■ **Objective**
Restate each of the lines below word for word and drop every picture.

BEGIN

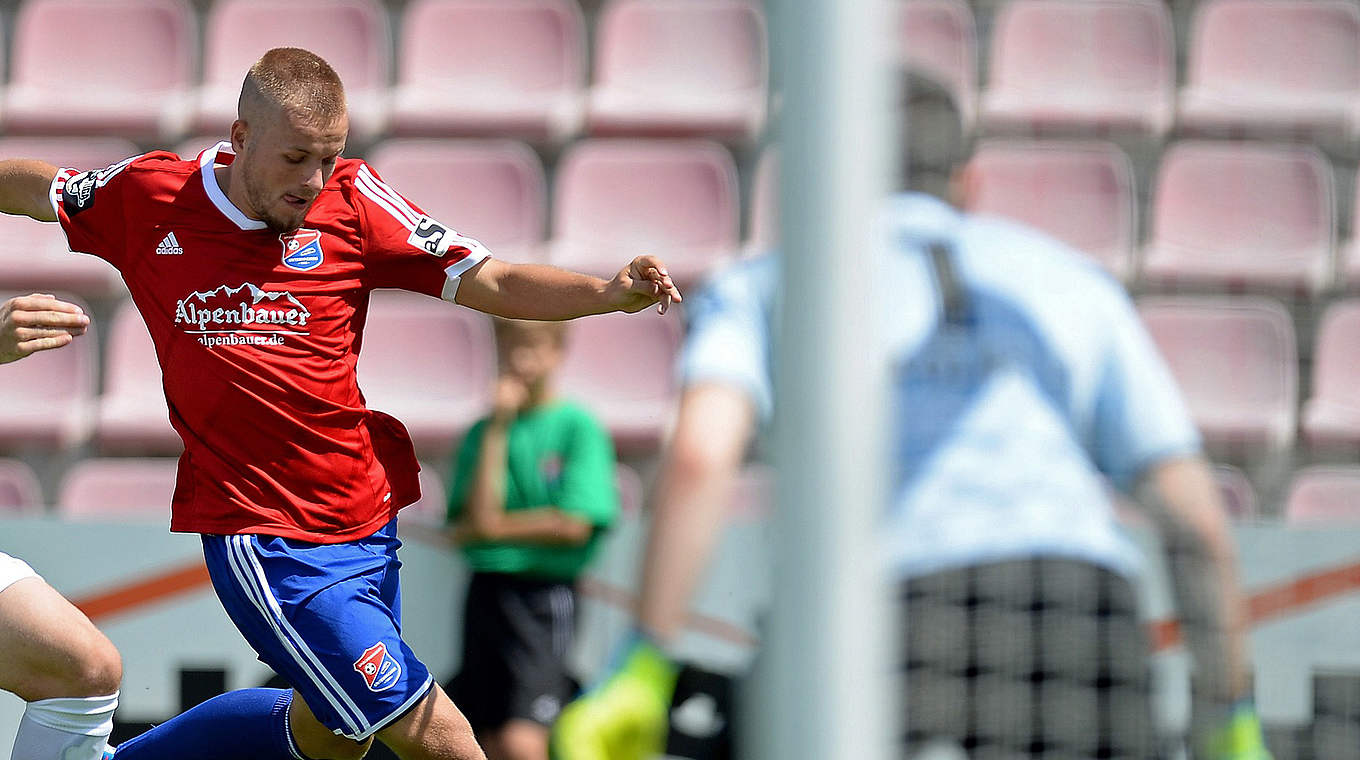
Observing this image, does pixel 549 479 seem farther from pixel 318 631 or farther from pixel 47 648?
pixel 47 648

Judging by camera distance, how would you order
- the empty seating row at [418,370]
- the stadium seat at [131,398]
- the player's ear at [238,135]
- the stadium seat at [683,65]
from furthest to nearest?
the stadium seat at [683,65] → the empty seating row at [418,370] → the stadium seat at [131,398] → the player's ear at [238,135]

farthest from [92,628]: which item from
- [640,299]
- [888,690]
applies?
[888,690]

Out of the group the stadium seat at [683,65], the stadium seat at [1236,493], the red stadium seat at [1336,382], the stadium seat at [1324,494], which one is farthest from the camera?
the stadium seat at [683,65]

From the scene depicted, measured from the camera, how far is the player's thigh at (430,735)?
8.55 feet

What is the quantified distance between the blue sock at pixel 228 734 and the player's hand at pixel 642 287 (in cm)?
112

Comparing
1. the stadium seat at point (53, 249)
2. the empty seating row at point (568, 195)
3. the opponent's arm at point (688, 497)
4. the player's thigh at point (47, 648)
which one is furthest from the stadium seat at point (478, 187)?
the opponent's arm at point (688, 497)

END

■ **Answer to this task**
Observing this image, does pixel 549 479 seem farther from pixel 318 631 or farther from pixel 47 648?
pixel 47 648

Judging by camera distance, how would you order
- the empty seating row at [418,370]
- the stadium seat at [131,398]
- the player's ear at [238,135]
- the stadium seat at [683,65]
from furthest to nearest?
the stadium seat at [683,65] → the empty seating row at [418,370] → the stadium seat at [131,398] → the player's ear at [238,135]

farthest from [92,628]: which item from
- [640,299]
- [888,690]
applies?
[888,690]

Out of the group the stadium seat at [683,65], the stadium seat at [1236,493], the red stadium seat at [1336,382], the stadium seat at [1324,494], which one is farthest from the camera?
the stadium seat at [683,65]

From the scene depicted, measured from the camera, how far is the player's thigh at (430,735)?
8.55 feet

What is the quantified distance between the blue sock at pixel 228 734 and the player's hand at pixel 642 287 (in cm)?
112

Comparing
1. the stadium seat at point (53, 249)
2. the empty seating row at point (568, 195)
3. the opponent's arm at point (688, 497)
4. the player's thigh at point (47, 648)
which one is furthest from the stadium seat at point (478, 187)?
the opponent's arm at point (688, 497)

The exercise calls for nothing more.